Makes you more agreeable and deepens relationships. Respecting boundaries also makes you an emotionally safe person for the people around you. If you are always flying off the handle when people don't act in a way that you want them to, they will be unlikely to confide in you as they will be unsure of your reaction. They might even be less likely to want to spend time with you.
Examples of respecting other's boundaries
You might ask a sibling to help you move a sofa in your house, and when they say no, you fly off the handle. In this situation, practice letting go of what your sibling does helps to respect your sibling’s boundaries.
Perhaps you have warned a friend about her boyfriend being bad news, and she just won't listen. Respecting her boundaries means letting go of trying to control her relationship. The reality is in these situations that people will usually do what they want to do, regardless of what you say.
Maybe you have asked a parent to lend you money, and they have said no. You know they have the money to give you, so you ask them again. In this situation, you should respect their first answer. They might have a good reason for not wanting to lend you money. Even if they don't, it is their choice.
Respecting these people's boundaries is part of living "life on life's terms". Doing this will grant you more peace in your life. People may even respect your boundaries in return whereas in the past they wouldn't have.
Healthy boundaries in co-dependent relationships
Co-dependency in relationships is when a one-sided relationship develops, with one person looking after the other person in the relationship. Both people have a need to be wanted.

▸ MATERIAL PROVIDED
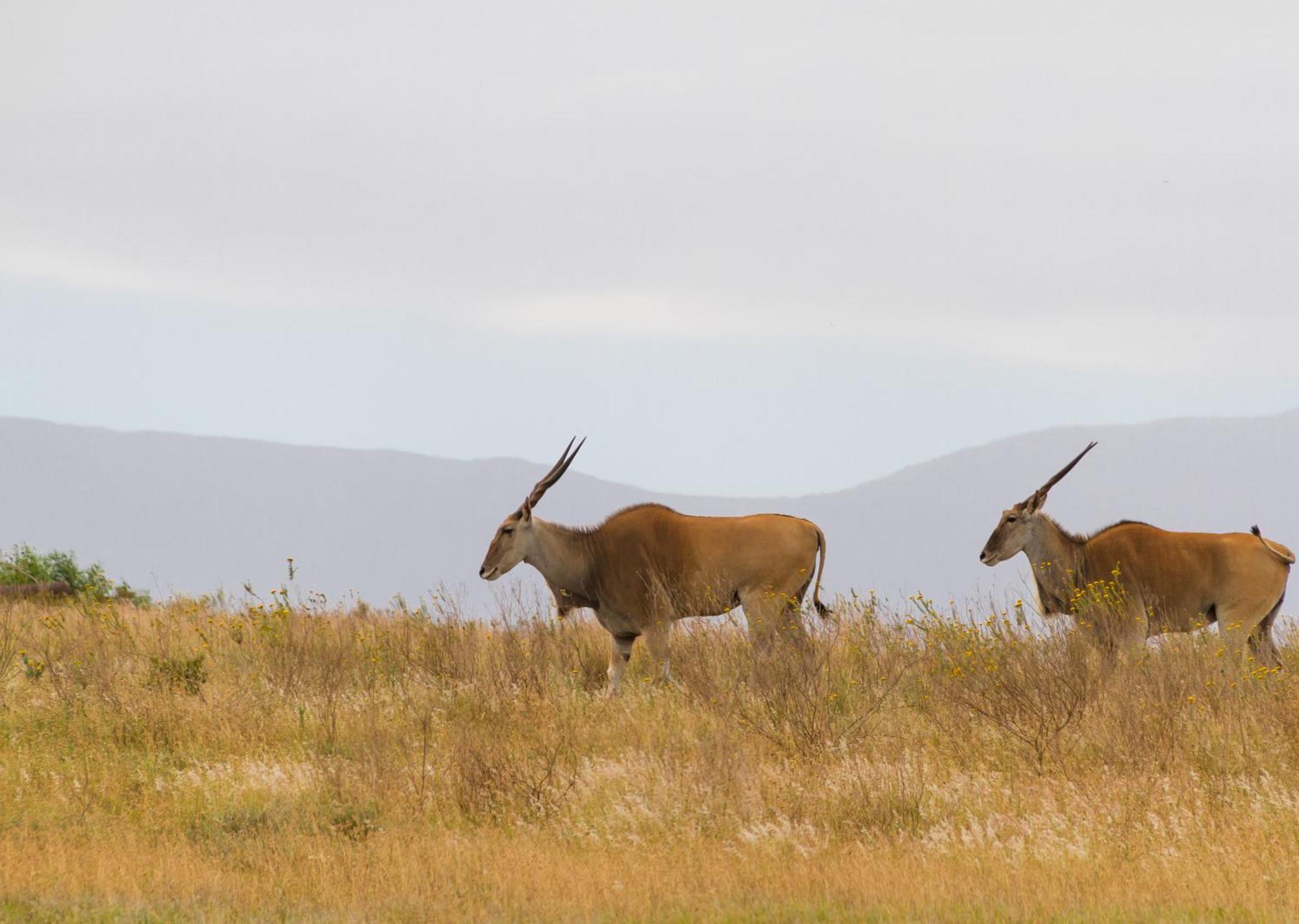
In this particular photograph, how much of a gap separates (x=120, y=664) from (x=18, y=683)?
951 millimetres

▸ EXERCISE OBJECTIVE
Reproduce the portion of the text on respecting boundaries between "Maybe you have" and "they wouldn't have.", inclusive. The listing plays no part in this exercise.

▸ RESPONSE
Maybe you have asked a parent to lend you money, and they have said no. You know they have the money to give you, so you ask them again. In this situation, you should respect their first answer. They might have a good reason for not wanting to lend you money. Even if they don't, it is their choice.
Respecting these people's boundaries is part of living "life on life's terms". Doing this will grant you more peace in your life. People may even respect your boundaries in return whereas in the past they wouldn't have.